2.1. Caractéristiques des débroussaillants à base de phytohormones.
Ces produits ne sont pas toxiques pour l'homme ; de plus, ils ne sont ni corrosifs, ni tachants. Leur efficacité s'exerce contre un certain nombre de plantes ligneuses ou semi-ligneuses, mais aussi contre les plantes cultivées : betteraves, légumineuses, pommes de terre, arbres fruitiers, vigne. Aussi importe-t-il de procéder avec beaucoup de prudence en veillant à ce que le produit ne soit pas entraîné vers les cultures voisines. On choisira donc un beau temps sans vent, assez chaud (température de 12 à 15 °C) et de préférence succédant à une période pluvieuse. Il convient après l'application de nettoyer avec soin les appareils et récipients ayant servi à la manipulation.
Aux doses courantes, ces débroussaillants n'agissent pas sur les graminées, ni sur les céréales.
2.2. Mode d'action.
En règle générale, ces produits n'agissent pas brutalement. Leur diffusion dans la plante est lente et a lieu longitudinalement de haut en bas seulement, et non transversalement, d'où la nécessité de bien mouiller toutes les parties du végétal à détruire.

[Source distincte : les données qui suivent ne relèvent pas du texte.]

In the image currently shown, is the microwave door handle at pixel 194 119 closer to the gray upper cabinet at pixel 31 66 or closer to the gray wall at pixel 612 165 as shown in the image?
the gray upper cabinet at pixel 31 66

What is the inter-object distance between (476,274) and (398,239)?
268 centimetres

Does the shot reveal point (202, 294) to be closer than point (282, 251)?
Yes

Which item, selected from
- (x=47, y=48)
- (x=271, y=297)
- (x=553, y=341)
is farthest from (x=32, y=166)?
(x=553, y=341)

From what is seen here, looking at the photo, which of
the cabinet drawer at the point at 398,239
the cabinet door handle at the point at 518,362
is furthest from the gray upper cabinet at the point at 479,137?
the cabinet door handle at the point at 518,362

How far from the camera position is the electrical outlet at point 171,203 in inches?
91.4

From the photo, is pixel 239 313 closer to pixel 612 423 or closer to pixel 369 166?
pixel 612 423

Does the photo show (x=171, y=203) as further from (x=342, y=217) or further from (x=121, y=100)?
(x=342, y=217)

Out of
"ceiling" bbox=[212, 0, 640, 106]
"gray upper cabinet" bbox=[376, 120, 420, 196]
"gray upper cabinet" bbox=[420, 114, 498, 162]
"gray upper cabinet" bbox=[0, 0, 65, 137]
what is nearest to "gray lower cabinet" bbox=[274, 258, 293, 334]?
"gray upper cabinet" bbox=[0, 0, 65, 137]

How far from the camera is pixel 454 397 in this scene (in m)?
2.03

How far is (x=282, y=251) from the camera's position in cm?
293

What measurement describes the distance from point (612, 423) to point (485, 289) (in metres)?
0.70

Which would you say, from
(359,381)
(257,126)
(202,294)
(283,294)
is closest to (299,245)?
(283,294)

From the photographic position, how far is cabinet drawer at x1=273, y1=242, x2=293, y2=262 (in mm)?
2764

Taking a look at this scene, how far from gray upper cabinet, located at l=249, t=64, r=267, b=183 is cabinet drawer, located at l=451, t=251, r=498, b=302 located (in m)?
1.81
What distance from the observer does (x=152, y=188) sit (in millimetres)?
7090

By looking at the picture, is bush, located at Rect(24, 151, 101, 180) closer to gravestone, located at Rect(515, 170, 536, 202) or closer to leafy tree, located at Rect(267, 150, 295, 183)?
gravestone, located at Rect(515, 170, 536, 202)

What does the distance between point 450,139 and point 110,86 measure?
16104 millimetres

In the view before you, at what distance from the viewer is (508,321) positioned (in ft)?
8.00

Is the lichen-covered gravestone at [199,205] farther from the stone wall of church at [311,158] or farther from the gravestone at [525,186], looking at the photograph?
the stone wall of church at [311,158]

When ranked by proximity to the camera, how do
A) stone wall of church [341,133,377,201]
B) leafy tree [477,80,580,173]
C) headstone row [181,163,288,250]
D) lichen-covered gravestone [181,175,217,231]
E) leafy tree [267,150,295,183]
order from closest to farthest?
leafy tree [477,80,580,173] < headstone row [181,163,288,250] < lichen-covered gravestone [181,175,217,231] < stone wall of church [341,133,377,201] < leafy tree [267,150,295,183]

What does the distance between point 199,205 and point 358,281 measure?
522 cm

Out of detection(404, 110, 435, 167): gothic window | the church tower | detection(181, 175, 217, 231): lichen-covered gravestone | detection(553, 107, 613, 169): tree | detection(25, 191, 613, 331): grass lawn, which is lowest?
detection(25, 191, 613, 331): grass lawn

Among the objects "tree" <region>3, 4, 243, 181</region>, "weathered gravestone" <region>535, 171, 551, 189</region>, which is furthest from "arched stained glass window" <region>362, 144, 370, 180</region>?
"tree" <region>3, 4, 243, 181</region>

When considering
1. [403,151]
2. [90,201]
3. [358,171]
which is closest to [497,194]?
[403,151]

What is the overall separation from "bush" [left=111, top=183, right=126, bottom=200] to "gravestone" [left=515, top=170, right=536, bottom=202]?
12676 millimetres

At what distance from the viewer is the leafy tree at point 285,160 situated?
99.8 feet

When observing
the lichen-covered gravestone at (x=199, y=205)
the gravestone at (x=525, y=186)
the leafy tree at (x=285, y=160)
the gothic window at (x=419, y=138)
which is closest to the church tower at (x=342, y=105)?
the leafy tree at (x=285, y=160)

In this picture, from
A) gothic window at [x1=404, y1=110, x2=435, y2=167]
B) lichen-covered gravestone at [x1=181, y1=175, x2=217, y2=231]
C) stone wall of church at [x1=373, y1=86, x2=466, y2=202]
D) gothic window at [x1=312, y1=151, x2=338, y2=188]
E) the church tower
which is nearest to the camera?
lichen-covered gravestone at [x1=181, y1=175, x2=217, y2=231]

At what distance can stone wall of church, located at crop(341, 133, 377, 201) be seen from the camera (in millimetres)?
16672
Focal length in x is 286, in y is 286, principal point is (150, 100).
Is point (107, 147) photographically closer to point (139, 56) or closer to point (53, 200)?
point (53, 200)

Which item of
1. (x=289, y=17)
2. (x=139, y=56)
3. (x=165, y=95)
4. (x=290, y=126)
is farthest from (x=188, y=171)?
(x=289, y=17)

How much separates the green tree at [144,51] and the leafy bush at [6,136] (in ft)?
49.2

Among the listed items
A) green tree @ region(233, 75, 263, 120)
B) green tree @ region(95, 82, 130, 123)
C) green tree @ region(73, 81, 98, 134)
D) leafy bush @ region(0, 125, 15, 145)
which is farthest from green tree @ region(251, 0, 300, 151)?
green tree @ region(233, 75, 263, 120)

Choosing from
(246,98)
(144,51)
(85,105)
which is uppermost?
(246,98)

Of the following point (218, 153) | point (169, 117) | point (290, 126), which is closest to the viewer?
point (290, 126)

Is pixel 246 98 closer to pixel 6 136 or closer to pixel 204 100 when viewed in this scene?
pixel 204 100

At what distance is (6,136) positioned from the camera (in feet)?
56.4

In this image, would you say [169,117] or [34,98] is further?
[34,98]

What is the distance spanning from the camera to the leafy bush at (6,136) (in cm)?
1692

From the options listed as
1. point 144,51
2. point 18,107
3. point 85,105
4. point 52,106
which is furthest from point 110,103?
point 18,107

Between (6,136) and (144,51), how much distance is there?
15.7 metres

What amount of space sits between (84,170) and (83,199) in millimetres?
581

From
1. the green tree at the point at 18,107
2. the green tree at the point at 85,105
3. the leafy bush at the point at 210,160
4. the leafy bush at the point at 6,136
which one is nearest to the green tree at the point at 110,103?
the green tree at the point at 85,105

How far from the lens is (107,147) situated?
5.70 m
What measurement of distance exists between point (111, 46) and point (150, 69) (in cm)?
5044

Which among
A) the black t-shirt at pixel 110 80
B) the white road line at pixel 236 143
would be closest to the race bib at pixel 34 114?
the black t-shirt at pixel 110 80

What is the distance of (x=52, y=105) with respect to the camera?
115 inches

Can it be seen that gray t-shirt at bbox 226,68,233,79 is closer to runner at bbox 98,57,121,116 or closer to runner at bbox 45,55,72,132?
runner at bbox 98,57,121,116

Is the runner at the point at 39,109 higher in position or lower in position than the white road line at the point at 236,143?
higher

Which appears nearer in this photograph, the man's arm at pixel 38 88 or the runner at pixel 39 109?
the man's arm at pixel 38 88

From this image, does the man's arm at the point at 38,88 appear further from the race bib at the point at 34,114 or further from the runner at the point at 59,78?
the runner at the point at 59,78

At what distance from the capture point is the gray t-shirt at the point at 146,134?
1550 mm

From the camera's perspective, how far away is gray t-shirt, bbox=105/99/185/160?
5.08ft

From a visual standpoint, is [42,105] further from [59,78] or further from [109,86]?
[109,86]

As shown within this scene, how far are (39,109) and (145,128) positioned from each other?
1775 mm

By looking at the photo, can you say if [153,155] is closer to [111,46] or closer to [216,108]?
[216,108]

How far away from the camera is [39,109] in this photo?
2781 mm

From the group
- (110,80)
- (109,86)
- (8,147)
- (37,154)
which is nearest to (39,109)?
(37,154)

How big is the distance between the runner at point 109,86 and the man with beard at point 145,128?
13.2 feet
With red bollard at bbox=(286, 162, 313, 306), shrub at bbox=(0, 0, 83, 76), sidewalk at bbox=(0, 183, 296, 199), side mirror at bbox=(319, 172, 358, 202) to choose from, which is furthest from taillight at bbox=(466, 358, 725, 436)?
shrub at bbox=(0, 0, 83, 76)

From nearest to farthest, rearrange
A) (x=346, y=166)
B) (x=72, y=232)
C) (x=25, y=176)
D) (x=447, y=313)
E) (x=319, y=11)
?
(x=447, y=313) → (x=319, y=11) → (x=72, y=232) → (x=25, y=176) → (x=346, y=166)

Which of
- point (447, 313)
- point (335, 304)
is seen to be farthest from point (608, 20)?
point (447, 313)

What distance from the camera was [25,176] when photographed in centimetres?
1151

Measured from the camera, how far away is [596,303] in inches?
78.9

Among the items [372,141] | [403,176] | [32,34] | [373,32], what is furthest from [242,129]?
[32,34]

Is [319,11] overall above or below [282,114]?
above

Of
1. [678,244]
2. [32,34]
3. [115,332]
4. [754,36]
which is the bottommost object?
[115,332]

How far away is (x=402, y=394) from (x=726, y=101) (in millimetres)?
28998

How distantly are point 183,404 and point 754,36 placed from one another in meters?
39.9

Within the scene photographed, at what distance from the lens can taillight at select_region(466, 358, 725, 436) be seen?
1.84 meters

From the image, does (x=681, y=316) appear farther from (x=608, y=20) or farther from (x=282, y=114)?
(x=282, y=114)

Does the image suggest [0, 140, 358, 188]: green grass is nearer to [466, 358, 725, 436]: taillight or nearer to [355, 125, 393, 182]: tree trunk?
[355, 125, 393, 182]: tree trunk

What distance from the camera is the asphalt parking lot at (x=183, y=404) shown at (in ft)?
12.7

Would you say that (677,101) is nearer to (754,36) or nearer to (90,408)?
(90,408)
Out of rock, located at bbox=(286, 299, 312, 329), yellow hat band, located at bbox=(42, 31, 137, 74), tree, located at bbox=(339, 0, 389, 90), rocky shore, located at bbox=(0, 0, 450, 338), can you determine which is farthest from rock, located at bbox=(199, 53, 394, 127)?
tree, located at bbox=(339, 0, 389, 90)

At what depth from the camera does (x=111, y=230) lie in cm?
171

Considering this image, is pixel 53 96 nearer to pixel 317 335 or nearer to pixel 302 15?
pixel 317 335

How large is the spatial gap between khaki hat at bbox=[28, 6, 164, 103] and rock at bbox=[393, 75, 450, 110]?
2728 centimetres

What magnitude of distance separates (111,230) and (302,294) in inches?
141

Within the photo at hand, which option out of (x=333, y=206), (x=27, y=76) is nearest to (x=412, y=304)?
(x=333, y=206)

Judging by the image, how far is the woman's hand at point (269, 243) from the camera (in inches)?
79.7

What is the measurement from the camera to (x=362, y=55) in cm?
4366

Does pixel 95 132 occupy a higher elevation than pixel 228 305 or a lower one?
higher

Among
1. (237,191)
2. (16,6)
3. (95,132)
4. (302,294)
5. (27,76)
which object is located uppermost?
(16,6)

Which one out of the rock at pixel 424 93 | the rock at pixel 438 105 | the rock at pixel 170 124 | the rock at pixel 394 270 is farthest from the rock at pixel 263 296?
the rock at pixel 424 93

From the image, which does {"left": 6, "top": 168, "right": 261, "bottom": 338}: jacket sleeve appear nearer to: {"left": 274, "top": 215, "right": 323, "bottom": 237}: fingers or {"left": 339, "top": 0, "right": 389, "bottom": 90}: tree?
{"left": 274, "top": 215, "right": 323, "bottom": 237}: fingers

2.3. Conditions optima d'emploi.
Le mouillage doit être abondant, homogène et total. On compte en général 1 000 à 1 500 litres de bouillie à l'hectare pour les plantes de faible développement. Les appareils de pulvérisation seront à pression moyenne ou forte. On ne traitera pas par temps pluvieux.
Le traitement sera appliqué lorsque les pousses de l'année ont acquis un grand développement — entre mai et juillet suivant les régions. L'époque qui paraît la meilleure est le printemps par temps doux, avant la période de sécheresse estivale. En règle générale, il vaut mieux ne traiter que la repousse, le produit pouvant plus aisément diffuser dans la souche et provoquer son dépérissement.
Quel que soit le degré de destruction obtenu par l'emploi d'un de ces débroussaillants, l'enlèvement du bois mort devra toutefois être assuré. Cette opération peut se faire sans qu'il soit besoin de défoncer le sol très profondément mais il conviendra éventuellement de restaurer le gazon aux emplacements où il aura été détruit.
Le service technique des bases aériennes est en mesure de vous fournir des indications complémentaires au cas où vous jugeriez utile de le saisir. Il y aurait lieu alors de lui fournir toutes les informations nécessaires à l'examen de ces cas d'espèce, notamment :
la nature exacte de la végétation à détruire, toutes les variétés d'une même espèce ne présentant pas obligatoirement la même sensibilité aux agents de destruction, en particulier les débroussaillants chimiques à base d'hormones. C'est ainsi, par exemple, qu'on rencontre communément deux espèces d'ajoncs : l'ajonc d'Europe et l'ajonc nain ;
les sujétions spéciales inhérentes à la surface où doit s'effectuer le traitement. Par exemple : le danger d'incendie, la toxicité vis-à-vis du bétail, la proximité de cultures en précisant leur nature.
J'attire, en outre, votre attention sur le bénéfice que vous pourriez retirer d'une consultation de la direction départementale des services agricoles et de l'inspection régionale du service de protection des végétaux, dont il conviendrait éventuellement de communiquer les avis au service technique des bases aériennes.